Exercise instructions.
In these entries, tally the lines where "level" occurs. Respond with only the count.

[Collected data]
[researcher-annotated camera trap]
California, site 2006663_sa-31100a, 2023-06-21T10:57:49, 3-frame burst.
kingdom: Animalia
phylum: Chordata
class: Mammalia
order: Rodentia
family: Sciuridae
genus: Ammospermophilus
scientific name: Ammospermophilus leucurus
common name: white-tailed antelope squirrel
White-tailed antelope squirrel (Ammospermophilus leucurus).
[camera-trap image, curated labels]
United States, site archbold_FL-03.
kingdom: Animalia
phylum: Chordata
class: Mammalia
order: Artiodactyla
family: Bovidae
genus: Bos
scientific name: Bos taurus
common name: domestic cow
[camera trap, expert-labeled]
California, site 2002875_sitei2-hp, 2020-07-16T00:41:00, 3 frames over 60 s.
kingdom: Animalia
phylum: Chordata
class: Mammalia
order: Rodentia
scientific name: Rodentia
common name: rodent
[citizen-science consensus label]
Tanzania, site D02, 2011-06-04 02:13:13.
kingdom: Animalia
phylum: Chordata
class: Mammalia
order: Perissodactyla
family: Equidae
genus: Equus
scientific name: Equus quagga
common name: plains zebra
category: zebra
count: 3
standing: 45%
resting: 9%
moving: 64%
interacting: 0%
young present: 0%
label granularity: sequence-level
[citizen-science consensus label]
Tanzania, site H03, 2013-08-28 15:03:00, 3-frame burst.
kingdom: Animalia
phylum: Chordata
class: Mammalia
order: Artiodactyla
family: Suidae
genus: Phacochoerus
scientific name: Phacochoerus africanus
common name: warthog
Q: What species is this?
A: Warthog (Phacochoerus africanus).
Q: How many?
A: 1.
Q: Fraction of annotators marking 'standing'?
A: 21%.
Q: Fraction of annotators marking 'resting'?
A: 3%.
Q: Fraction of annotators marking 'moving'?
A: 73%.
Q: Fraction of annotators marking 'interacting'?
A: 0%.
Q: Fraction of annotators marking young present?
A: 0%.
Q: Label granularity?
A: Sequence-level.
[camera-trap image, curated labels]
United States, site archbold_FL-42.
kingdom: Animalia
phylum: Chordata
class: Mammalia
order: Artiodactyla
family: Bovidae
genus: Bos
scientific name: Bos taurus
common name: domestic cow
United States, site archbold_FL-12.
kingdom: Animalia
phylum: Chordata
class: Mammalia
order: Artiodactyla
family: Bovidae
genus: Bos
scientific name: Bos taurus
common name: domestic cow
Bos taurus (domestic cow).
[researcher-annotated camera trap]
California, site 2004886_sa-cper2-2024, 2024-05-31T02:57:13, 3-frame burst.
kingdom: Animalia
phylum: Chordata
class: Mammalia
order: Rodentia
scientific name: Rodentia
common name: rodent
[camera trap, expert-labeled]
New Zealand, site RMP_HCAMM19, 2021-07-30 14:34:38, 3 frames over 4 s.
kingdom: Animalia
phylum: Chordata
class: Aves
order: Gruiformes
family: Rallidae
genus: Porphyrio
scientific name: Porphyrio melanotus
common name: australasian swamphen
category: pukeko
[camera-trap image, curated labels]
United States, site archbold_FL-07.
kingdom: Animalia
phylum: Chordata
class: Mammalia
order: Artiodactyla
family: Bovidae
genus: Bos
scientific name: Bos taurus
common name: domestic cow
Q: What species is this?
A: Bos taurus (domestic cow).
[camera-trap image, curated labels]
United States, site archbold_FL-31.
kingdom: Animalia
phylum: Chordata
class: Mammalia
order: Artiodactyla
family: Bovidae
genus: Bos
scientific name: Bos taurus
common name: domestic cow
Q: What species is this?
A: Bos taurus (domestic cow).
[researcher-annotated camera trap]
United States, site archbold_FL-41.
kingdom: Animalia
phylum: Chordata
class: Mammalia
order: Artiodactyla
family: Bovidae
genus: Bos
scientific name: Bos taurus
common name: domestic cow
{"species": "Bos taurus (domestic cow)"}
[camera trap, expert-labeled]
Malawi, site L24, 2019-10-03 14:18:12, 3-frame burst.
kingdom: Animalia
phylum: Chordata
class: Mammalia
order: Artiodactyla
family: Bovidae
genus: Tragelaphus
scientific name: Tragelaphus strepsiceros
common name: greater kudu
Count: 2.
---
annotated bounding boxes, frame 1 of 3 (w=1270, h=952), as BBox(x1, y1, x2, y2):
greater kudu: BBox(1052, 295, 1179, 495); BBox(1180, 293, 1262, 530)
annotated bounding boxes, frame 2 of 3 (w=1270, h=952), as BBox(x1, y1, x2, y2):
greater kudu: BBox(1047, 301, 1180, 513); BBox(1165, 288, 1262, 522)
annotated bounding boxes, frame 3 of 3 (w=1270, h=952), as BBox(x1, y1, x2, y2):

Task result.
2